— TASK DESCRIPTION —
Repeat only the lines below that run from the line with "Baskets Melbek Caramel" to the line with "شماره 81236 - 7", ends included; skip every picture.

— INPUT DATA —
####
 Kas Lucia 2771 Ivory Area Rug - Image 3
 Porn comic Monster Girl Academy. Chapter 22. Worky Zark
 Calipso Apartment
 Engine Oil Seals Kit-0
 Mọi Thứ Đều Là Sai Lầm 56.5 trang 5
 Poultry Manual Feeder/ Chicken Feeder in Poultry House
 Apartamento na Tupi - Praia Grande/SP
####
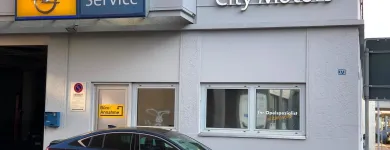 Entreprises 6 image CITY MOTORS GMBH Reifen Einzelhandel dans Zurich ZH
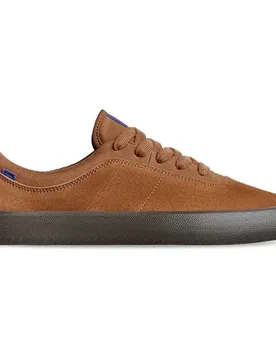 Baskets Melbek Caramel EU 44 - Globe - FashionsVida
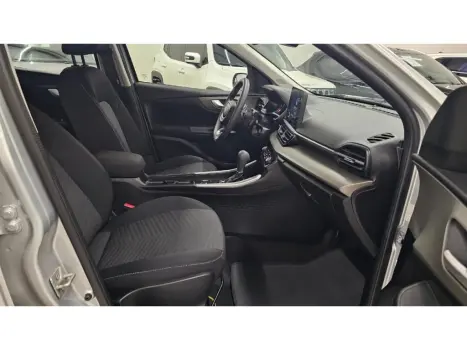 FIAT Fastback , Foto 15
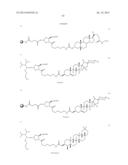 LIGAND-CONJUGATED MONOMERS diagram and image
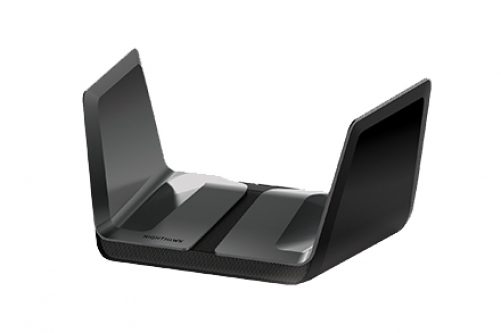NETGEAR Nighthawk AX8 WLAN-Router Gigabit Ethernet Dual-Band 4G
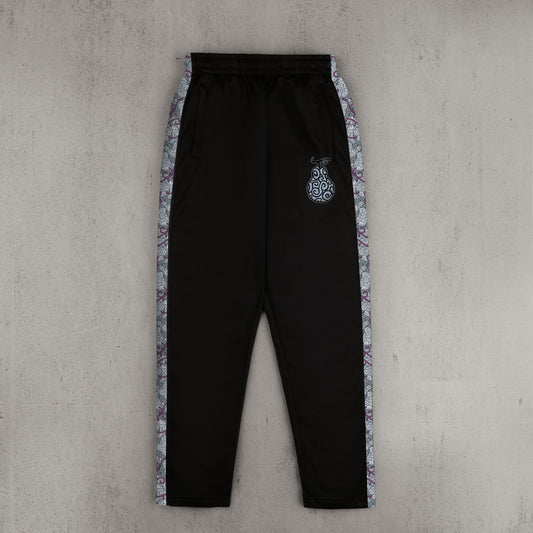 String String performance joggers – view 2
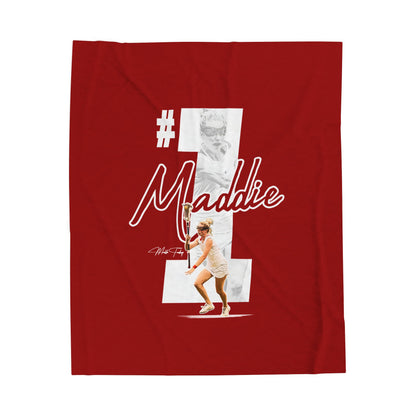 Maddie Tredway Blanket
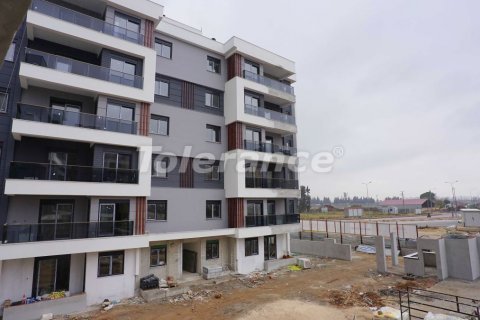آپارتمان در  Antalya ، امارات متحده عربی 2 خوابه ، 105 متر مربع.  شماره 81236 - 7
####
— RESULT OF THIS TASK —
 Baskets Melbek Caramel EU 44 - Globe - FashionsVida
 FIAT Fastback , Foto 15
 LIGAND-CONJUGATED MONOMERS diagram and image
NETGEAR Nighthawk AX8 WLAN-Router Gigabit Ethernet Dual-Band 4G
 String String performance joggers – view 2
 Maddie Tredway Blanket
آپارتمان در  Antalya ، امارات متحده عربی 2 خوابه ، 105 متر مربع.  شماره 81236 - 7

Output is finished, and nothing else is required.